Scoring with a stopped clock could also prove advantageous against the Bears, from Fort Wingate, New Mexico. Junior Charlie Pargin had two PAT tries blocked (Ignacio managed to block one Hernandez kick), while Hendren was denied a two-point reception and a two-point carry. Missing out on a minimum five points, IHS (0-2, 0-0 CHSAA 1A South Central) could have finished within a touchdown on a wild night – begun with the officials receiving the game ball via a Sky-dive Moab tandem jump, and later including a lightning delay called with 10:18 left in the second quarter.

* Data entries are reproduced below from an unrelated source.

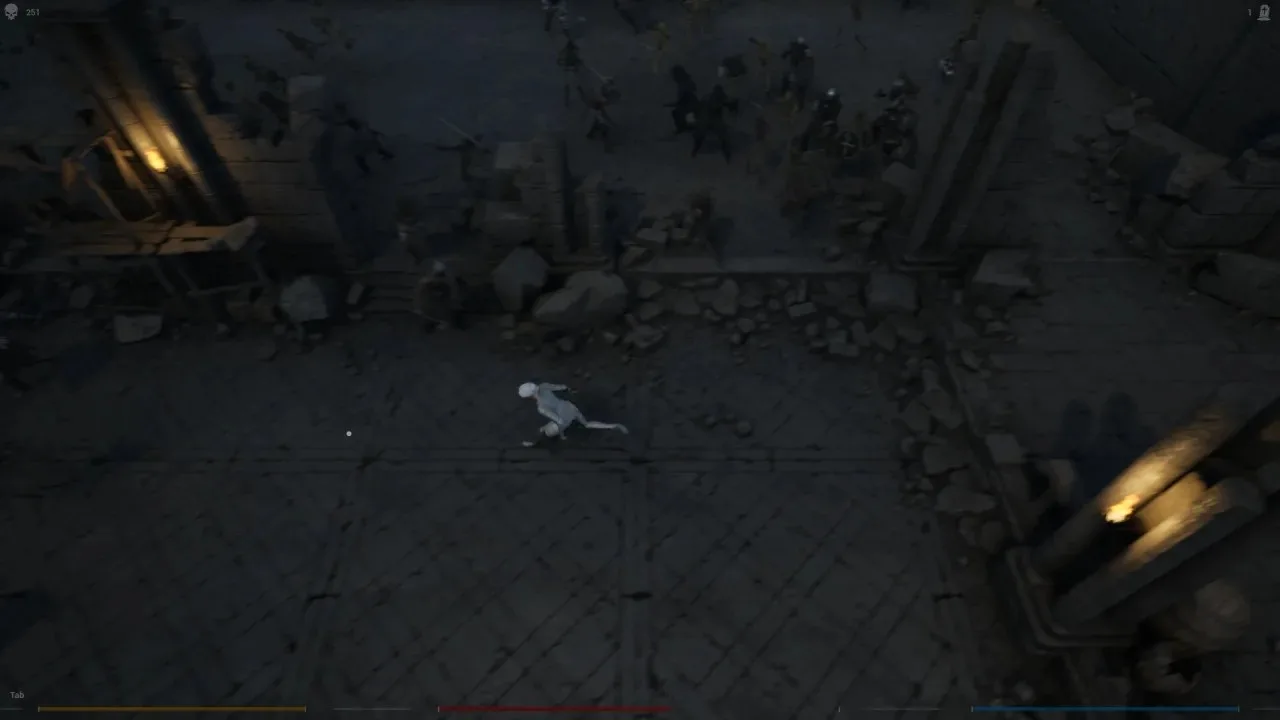Last Stronghold - скриншот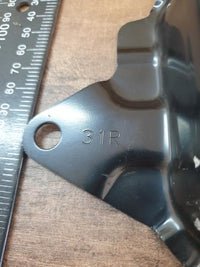 Original New Toyota Rav4 Rear Bumper Plate Bracket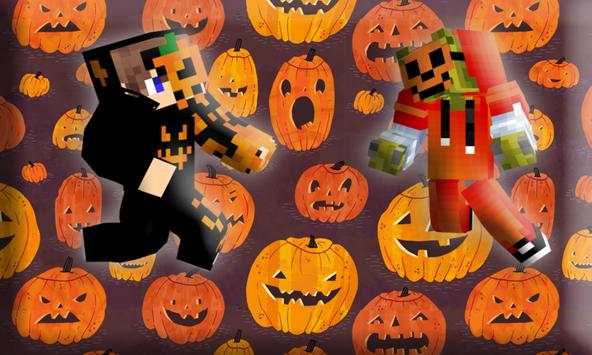Halloween Skins for Minecraft screenshot 3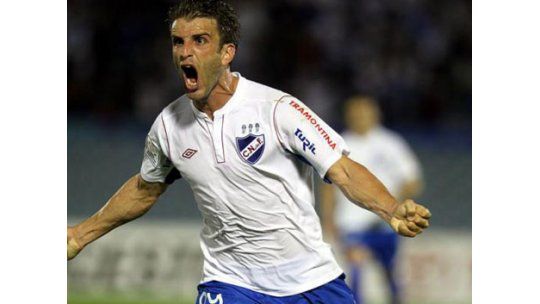Iván Alonso seguirá dos años más en Nacional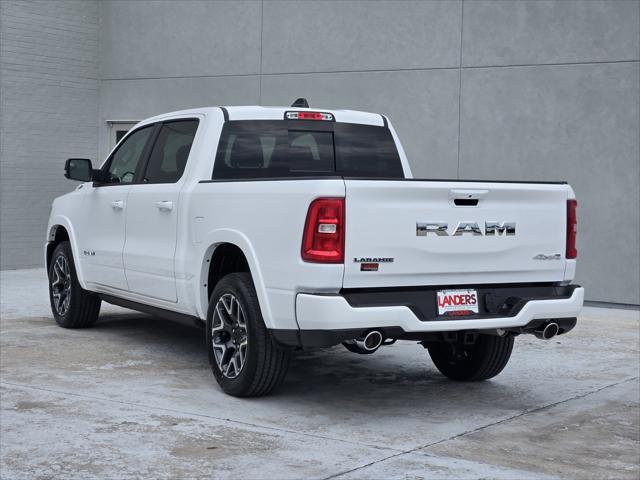 2026 RAM Ram 1500 RAM 1500 LARAMIE CREW CAB 4X4 57 BOX 2026 RAM Ram 1500 RAM 1500 LARAMIE CREW CAB 4X4 57 BOX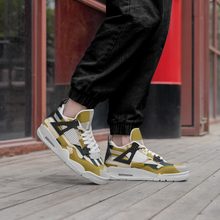 Load image into Gallery viewer, Unisex Non Slip Lace Up Breathable Fashion Sneakers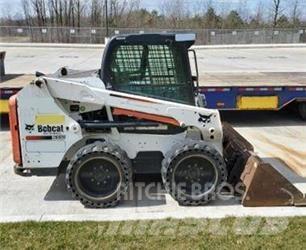 Bobcat S550 滑移装载机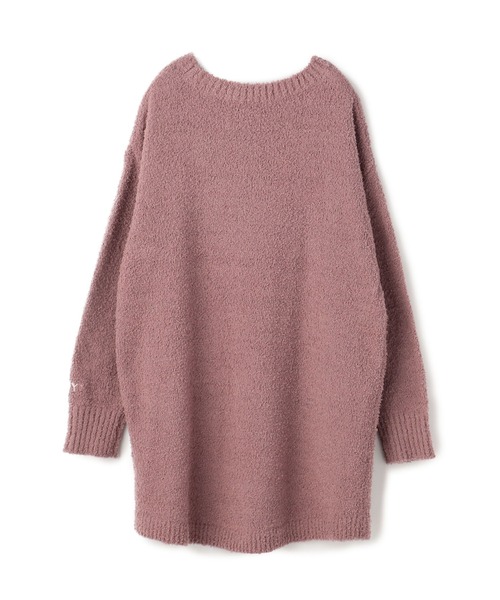 PEANUTS（ピーナッツ）の「【ピーナッツ/PEANUTS】スヌーピーフェイスニットプルオーバー◆終了◆（ルームウェア/パジャマ・レディース・アイボリー/ピンク/グレー/ブルー・3L/L/LL/M）」の10枚目の写真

“If you look at it in perspective, (there were) a lot of positives but a lot of negatives,” said Pontine, who ended up with three TDs passing and one rushing. “It was a little better than last game though. But it’s all right; we’ll just try and fix it next week. We’ve just got to get a little more conditioning in, so we’re not as gassed in the fourth quarter as we were tonight.”

Maez finished with three catches for 30 yards, including a 4-yard TD. Senior Marcus Maez caught one pass for nine yards. Bourriague finished with two grabs for 29, and senior center Cruz Martinez even clutched a twice-tipped Pontine pass for minus-5. On the ground, sophomore Lincoln deKay unofficially gained 71 yards on seven carries, and junior D.J. Hendren 23 on three runs setting up Bourriague’s scoring catch.

“Everyone believed in each other, everyone took the time to hype each other up,” said Nate Hendren (14-73 rushing). “No one was talking down on each other; that’s what a team needs to do … to stay together as one. I felt there was a lot of improvement.”

Wingate (2-1, 0-0 NMAA Dist. 5-3A) will arrive at IHS Field for a 7 p.m. kickoff having totaled 96 points in routs of Many Farms, Arizona and Farmington Navajo Prep, but fell 30-18 at home to Tohatchi.

“I’ve got to get healed up, everybody’s got to get healed up,” Montoya said. “We’ve got to put in work this week and be ready for it; we’ve still got a lot to work on, honestly. But I think it’s going to be good.”